Future research should focus on more targeted and safer angiogenesis inhibitors or combinations, coupled with biomarkers identifying patients most likely to benefit. Alternative approaches such as receptor radionuclide therapy or novel targeted agents remain areas of active investigation.
Conclusion
The randomized phase II Alliance A021202 trial demonstrated that pazopanib significantly prolongs progression-free survival compared to placebo in patients with progressive advanced extrapancreatic neuroendocrine tumors, confirming the therapeutic relevance of VEGF pathway inhibition in this clinical context. However, the increased incidence of severe adverse events, including grade 5 deaths, coupled with the lack of overall survival improvement, led to the decision against further development of pazopanib for epNET treatment. Clinicians should weigh the modest efficacy gains against substantial risks and consider alternative treatment strategies. This trial underscores the ongoing challenge of balancing efficacy and safety in systemic therapies for epNET and highlights the need for novel, better-tolerated agents.
References
1. Bergsland EK, Geyer S, Asmis TR, et al. Randomized Phase II Trial of Pazopanib Versus Placebo in Patients With Advanced Extrapancreatic Neuroendocrine Tumors (Alliance A021202). J Clin Oncol. 2025 Sep 3:JCO2402644. doi:10.1200/JCO-24-02644. Epub ahead of print. PMID: 40902132.

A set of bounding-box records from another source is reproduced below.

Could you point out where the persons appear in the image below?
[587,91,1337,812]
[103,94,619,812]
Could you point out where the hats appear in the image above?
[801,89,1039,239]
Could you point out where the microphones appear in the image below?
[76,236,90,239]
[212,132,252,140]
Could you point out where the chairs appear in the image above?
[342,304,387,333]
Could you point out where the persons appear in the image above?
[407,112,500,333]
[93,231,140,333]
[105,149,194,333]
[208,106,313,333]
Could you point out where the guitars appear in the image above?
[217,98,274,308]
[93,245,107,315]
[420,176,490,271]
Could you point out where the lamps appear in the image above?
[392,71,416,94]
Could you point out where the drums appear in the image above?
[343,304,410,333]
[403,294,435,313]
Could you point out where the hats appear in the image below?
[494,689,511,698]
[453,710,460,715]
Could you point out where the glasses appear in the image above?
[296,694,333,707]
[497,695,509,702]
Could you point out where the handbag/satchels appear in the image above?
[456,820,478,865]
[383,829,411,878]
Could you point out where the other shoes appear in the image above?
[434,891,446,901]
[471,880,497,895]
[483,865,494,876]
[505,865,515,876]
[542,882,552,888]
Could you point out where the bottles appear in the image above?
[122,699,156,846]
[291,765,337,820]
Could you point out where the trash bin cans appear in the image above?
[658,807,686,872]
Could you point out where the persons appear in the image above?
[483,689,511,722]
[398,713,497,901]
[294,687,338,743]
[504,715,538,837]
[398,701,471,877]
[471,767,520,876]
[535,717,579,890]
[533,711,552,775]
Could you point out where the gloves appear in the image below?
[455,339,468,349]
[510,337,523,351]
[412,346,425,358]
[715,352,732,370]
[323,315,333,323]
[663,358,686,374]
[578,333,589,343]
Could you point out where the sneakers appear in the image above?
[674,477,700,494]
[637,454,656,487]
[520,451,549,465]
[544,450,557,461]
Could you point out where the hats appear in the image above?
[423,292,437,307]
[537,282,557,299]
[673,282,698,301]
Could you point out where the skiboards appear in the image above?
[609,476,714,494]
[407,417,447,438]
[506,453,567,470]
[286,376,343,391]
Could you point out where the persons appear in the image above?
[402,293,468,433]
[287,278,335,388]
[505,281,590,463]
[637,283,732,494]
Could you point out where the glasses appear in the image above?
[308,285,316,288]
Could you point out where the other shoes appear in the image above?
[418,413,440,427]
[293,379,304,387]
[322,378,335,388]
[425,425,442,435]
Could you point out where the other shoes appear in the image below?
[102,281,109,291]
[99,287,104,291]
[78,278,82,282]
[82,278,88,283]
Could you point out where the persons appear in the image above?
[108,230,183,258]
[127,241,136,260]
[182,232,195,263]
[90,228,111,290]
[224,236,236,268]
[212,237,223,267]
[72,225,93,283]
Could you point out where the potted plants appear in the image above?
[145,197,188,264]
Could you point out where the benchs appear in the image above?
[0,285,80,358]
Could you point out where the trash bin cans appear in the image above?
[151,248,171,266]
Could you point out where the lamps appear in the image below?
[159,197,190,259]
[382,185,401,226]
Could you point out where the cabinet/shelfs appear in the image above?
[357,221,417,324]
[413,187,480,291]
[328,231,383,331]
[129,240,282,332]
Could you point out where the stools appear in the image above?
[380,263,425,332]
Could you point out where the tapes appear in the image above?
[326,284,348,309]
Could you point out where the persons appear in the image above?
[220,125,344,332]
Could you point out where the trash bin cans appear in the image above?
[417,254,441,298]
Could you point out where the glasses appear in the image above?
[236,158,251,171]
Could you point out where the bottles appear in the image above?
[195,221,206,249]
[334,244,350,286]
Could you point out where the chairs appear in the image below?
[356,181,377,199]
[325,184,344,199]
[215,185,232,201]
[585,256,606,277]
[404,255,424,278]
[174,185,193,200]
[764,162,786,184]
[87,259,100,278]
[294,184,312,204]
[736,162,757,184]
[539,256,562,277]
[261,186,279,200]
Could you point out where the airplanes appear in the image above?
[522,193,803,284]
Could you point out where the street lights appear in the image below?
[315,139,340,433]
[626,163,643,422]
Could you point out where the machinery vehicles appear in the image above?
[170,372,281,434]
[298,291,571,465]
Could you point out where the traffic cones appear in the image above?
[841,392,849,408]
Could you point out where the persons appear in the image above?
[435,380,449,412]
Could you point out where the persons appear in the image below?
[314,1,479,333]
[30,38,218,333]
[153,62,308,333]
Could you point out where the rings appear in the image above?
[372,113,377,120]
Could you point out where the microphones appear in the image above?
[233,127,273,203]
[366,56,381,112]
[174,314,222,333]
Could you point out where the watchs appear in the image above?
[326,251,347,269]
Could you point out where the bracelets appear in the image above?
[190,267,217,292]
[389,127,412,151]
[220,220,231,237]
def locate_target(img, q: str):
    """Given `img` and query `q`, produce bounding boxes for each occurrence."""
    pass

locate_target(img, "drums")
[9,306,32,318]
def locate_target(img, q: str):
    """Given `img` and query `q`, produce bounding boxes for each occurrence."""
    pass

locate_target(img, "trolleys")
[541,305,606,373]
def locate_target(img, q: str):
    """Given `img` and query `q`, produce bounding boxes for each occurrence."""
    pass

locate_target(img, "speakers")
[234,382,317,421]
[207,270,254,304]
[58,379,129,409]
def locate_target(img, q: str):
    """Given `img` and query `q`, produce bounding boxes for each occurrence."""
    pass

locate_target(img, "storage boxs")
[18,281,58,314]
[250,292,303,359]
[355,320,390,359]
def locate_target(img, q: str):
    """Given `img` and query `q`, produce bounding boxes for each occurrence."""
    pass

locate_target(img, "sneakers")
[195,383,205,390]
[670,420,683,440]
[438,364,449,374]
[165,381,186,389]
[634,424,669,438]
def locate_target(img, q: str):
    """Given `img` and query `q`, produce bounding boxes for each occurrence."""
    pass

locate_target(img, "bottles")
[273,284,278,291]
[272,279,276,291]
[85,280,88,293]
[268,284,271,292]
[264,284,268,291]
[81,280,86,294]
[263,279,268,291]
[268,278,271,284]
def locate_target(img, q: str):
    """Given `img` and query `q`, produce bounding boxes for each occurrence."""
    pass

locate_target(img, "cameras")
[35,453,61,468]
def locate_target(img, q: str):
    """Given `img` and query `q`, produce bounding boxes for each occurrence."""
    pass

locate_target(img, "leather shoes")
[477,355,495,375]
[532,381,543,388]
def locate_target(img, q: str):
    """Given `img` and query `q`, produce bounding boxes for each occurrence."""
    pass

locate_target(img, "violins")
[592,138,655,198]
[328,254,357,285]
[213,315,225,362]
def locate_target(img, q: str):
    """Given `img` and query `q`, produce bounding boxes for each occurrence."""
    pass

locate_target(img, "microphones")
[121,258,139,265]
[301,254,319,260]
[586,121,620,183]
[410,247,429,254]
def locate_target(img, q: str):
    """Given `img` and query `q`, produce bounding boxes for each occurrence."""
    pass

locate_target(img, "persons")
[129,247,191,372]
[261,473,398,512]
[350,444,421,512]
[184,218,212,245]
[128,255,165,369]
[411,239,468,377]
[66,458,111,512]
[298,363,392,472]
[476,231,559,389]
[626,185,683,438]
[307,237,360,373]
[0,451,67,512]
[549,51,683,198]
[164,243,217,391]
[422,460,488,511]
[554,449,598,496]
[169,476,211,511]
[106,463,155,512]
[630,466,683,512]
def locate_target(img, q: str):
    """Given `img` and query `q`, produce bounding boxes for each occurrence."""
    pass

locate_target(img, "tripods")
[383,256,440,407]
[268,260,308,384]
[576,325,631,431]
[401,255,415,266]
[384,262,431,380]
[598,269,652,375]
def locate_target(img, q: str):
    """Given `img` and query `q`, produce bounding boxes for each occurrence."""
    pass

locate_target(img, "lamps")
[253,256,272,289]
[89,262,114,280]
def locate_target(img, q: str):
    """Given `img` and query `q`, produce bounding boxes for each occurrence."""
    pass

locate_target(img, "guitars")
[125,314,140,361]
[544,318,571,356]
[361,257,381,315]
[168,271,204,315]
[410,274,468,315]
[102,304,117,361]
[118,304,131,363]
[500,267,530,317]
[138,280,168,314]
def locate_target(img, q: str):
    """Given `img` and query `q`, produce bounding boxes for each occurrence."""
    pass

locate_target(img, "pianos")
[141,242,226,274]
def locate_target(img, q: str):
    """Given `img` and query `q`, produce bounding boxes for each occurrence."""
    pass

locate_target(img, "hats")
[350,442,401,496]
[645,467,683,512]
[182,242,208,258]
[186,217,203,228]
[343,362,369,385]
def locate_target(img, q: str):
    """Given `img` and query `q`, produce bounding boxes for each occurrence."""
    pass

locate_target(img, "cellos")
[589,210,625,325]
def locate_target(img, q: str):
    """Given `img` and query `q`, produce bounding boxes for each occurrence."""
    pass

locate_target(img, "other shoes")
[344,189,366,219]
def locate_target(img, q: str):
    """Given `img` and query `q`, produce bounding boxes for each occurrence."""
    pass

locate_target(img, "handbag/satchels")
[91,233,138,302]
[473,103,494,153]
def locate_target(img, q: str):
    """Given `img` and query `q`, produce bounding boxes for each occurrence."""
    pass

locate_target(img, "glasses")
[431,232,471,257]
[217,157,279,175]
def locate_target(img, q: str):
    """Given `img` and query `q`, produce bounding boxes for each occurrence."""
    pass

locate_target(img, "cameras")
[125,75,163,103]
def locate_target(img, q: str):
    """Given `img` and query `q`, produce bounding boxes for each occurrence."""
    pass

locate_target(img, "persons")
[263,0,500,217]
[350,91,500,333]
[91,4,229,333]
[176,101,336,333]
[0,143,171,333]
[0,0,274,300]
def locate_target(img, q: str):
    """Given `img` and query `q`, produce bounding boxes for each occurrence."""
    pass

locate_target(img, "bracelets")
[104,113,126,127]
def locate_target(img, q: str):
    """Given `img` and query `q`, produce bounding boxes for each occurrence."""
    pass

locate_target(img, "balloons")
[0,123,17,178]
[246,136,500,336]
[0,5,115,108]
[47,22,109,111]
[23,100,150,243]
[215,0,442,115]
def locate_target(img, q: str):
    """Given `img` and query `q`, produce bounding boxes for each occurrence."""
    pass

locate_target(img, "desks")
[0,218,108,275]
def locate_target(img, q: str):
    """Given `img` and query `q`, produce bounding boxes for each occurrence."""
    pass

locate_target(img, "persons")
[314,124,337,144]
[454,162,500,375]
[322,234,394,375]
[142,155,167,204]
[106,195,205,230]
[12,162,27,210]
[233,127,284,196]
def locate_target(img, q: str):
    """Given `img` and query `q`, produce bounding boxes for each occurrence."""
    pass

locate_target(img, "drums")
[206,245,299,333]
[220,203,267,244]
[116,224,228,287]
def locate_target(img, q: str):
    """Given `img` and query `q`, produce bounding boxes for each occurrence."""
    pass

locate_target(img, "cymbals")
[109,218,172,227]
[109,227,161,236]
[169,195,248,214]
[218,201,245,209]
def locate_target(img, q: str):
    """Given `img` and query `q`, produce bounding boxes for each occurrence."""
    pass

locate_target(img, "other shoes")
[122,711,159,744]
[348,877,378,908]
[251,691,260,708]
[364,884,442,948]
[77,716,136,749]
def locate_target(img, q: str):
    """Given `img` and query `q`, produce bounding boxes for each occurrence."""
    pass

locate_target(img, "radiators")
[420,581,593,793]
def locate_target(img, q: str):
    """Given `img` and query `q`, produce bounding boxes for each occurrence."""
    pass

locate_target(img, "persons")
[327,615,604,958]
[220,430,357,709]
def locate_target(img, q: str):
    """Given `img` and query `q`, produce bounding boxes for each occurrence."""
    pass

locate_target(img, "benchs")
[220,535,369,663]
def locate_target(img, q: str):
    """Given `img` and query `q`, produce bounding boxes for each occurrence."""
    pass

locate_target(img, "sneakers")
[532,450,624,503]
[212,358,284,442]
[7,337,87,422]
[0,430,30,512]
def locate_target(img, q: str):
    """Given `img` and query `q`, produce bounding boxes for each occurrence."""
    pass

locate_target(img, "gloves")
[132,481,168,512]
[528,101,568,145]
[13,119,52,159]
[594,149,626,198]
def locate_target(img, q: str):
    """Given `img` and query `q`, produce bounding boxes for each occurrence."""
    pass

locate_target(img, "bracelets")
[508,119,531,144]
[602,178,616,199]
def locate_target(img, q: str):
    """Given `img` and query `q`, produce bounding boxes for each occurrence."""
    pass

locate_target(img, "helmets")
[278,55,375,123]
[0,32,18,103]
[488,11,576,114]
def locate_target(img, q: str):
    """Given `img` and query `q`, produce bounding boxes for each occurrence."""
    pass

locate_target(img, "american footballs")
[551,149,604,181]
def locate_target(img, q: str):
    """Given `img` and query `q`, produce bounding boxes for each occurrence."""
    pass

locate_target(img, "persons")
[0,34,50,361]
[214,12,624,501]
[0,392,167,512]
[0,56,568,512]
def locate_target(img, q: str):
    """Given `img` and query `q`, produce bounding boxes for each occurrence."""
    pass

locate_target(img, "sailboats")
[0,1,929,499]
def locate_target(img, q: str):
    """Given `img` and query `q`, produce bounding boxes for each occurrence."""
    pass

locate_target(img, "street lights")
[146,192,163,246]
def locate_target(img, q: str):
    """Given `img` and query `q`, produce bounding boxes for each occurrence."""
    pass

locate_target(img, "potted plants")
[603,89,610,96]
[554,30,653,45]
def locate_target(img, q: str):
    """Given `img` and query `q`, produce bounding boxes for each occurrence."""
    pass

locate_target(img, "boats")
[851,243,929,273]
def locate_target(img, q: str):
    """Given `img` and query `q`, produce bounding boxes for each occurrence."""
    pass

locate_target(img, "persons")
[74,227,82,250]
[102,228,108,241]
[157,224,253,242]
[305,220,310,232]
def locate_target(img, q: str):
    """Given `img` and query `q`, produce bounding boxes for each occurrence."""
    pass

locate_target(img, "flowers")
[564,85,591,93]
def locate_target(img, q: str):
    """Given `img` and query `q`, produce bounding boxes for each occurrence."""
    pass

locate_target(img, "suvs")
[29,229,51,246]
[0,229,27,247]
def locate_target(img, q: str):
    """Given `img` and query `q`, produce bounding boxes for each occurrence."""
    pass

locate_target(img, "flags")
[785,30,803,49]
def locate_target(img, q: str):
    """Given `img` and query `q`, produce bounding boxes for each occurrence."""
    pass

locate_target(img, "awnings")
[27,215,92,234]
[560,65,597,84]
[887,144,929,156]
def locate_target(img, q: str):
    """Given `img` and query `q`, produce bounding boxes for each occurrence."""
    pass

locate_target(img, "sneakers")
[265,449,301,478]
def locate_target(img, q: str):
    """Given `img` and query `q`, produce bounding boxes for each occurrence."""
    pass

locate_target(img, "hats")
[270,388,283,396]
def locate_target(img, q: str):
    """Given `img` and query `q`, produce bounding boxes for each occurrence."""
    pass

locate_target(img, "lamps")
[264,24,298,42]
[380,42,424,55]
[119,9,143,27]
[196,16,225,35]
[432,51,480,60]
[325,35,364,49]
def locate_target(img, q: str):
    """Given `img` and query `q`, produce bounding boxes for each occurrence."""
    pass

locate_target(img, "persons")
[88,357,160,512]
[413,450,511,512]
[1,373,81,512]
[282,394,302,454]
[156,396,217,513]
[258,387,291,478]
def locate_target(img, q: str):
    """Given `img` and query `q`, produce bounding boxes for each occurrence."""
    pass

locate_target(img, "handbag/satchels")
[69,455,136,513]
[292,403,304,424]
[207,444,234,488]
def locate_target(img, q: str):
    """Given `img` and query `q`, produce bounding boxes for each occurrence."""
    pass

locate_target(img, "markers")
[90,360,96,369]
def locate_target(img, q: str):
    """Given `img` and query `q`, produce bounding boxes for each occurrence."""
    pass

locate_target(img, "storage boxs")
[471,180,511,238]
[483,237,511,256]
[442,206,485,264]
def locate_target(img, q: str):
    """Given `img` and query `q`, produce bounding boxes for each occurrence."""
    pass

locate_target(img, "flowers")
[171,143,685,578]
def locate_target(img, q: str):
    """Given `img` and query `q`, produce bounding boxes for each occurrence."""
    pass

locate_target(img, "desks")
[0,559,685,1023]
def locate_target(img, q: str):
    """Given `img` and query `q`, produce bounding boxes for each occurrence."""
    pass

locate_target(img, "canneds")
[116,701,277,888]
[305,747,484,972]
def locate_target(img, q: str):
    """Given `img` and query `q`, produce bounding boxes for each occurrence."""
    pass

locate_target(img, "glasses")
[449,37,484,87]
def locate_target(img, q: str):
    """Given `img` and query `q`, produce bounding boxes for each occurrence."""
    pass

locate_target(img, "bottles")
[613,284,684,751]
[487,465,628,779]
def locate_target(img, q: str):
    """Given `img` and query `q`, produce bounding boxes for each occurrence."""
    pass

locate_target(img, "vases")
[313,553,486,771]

2. Kulke MH, Siu LL, Tepper J, et al. Future directions in the treatment of neuroendocrine tumors. NET Cancer. Nat Rev Clin Oncol. 2020;17(6):357-371.
3. Pavel M, Öberg K, Falconi M, et al. Gastroenteropancreatic neuroendocrine neoplasms: ESMO Clinical Practice Guidelines. Ann Oncol. 2020;31(7):844-860.
4. Yao JC, Shah MH, Ito T, et al. Everolimus for advanced neuroendocrine tumors. N Engl J Med. 2011;364(6):514-523.